Even though the terms “shock” and “strut” often appear interchangeable, they are actually two different vehicle parts and thus can’t be used in place of one another. Nevertheless, that doesn’t mean they don’t serve similar functions.
Both shocks and struts are responsible for keeping vehicles controllable and reducing body roll and tire movement. Without shocks or struts, handling, braking, and wheel alignment would be impossible. In other words, they keep cars from bouncing on their soft springs by mitigating the “up and down” actions that would otherwise make cars feel like trampolines.
While shock absorbers have only one function, struts serve several:
1. Shock Absorbers
True to their name, shock absorbers are solely responsible for keeping spring and suspension movement in check and thus ensuring that tires are always planted on the ground. They operate thanks to the compression of hydraulic fluid via a piston. Whenever an impact causes the shocks to compress, that fluid offers resistance at a fixed rate in order to maintain a comfortable and stable ride.
Struts do contain shock absorbers, but they are far more comprehensive in their function since they are structural units. In cars with shock absorbers, the springs and steering knuckles are separate parts. In struts, those parts are contained within one unit.
Why Use Struts Vs. Shocks?
As mentioned above, struts combine shock absorbers and coil springs into a single item, so manufacturers can keep costs down by avoiding having to spend on multiple parts. Struts also save on space and make replacements potentially easier.
As for why an automaker might choose to use separate shocks, it might make sense to offer a more interchangeable part. Perhaps the shock is in a sports car that can have multiple types of shocks swapped out depending on the type of ride the owner wants. In addition, shocks can be used in several vehicle types, while a strut would be more specific to a single vehicle style or size.

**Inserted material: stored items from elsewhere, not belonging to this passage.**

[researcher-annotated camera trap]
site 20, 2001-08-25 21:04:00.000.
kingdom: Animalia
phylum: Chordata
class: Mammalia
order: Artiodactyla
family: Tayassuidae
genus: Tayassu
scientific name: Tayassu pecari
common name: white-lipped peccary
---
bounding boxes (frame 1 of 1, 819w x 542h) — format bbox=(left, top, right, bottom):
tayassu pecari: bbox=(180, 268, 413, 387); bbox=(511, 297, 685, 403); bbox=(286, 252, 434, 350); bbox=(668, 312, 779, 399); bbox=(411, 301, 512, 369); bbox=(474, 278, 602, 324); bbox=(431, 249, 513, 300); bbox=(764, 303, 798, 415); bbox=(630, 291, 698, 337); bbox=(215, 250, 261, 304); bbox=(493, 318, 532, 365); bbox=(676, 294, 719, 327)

Replacing Struts and Shocks
If you notice your handling is suffering, your steering response is poor, and your braking is unstable, your shocks or struts might be due for replacement. Your specific vehicle will have a replacement interval specified in the owner’s manual, which can range anywhere from 50,000 to 100,000 miles.
Replacing struts or shocks should be done with great care. Suspension springs are under a lot of tension, so if you accidentally loosen the wrong item, it can cause the spring to come loose with great force. When in doubt, leave the job to your local shop since they can also perform an alignment afterward.
Summary: The difference between shocks and struts is subtle but important. Struts contain the coil springs and steering knuckle, while a shock absorber is a single-function item responsible for taming spring rebound.